- TASK GOAL -
Everything from the line containing "As pictured, from" to the final line of the records below should be given again exactly, and nothing else.

- THE RECORDS -
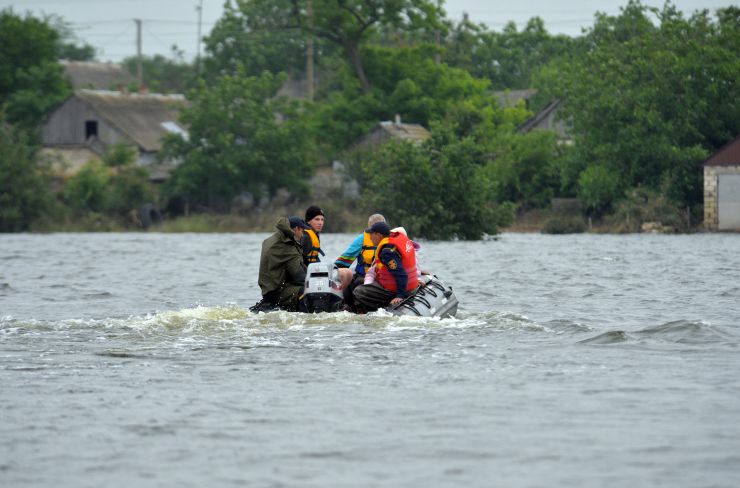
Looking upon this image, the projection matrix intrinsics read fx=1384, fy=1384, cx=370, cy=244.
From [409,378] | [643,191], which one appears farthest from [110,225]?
[409,378]

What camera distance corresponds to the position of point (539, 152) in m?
66.9

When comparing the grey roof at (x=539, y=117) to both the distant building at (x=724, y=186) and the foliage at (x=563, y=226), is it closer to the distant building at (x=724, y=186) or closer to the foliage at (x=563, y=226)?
the foliage at (x=563, y=226)

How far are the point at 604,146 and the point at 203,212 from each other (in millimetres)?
20266

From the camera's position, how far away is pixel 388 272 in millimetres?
17922

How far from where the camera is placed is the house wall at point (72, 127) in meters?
78.4

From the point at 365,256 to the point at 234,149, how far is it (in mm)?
49828

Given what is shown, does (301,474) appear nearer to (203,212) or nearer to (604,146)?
(604,146)

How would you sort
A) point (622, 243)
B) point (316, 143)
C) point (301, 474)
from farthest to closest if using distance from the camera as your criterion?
point (316, 143), point (622, 243), point (301, 474)

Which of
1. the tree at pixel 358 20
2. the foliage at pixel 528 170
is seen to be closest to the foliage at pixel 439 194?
the foliage at pixel 528 170

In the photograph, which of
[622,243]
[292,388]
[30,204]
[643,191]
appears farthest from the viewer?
Result: [30,204]

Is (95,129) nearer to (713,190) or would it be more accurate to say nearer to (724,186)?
(713,190)

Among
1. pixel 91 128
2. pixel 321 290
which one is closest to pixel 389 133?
pixel 91 128

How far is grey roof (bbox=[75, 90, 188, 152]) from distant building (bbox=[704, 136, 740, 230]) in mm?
31360

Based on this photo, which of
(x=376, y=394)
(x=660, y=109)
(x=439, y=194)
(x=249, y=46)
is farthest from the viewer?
(x=249, y=46)
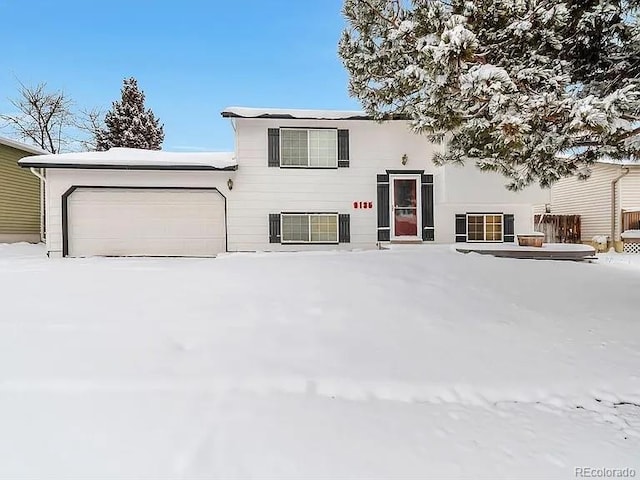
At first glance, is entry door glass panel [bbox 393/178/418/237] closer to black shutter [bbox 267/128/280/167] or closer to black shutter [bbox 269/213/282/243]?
black shutter [bbox 269/213/282/243]

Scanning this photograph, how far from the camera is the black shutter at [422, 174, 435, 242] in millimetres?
12133

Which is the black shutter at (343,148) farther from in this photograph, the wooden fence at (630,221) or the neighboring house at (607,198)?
the wooden fence at (630,221)

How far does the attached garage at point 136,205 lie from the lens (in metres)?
11.2

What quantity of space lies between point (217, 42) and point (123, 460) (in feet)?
70.1

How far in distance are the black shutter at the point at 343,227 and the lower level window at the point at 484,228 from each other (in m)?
3.81

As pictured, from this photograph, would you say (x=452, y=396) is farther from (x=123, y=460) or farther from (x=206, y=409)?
(x=123, y=460)

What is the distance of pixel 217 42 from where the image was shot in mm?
19922

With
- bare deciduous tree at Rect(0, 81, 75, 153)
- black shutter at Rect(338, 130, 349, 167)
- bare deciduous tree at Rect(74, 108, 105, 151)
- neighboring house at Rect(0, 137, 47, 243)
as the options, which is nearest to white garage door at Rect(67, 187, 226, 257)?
black shutter at Rect(338, 130, 349, 167)

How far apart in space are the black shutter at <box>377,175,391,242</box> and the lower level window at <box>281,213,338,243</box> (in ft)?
4.44

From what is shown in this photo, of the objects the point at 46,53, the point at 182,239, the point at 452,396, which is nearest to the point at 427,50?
the point at 452,396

- RESPONSE TO THIS TASK -
As pictured, from this photograph, would you say (x=452, y=396) is farther from (x=123, y=460) or farther from (x=206, y=409)?
(x=123, y=460)

What is the distance of pixel 217 42 from where the image was shot in mm?
19922

With
- bare deciduous tree at Rect(0, 81, 75, 153)
- black shutter at Rect(338, 130, 349, 167)
- bare deciduous tree at Rect(74, 108, 105, 151)
- neighboring house at Rect(0, 137, 47, 243)
as the options, which is nearest to white garage door at Rect(67, 187, 226, 257)?
black shutter at Rect(338, 130, 349, 167)

How far apart in space are the black shutter at <box>377,175,391,242</box> and the lower level window at <box>281,213,338,243</box> (in ft)?
4.44

From what is shown in this photo, of the objects the point at 46,53, the point at 182,239, the point at 452,396, which is nearest to the point at 427,50?
the point at 452,396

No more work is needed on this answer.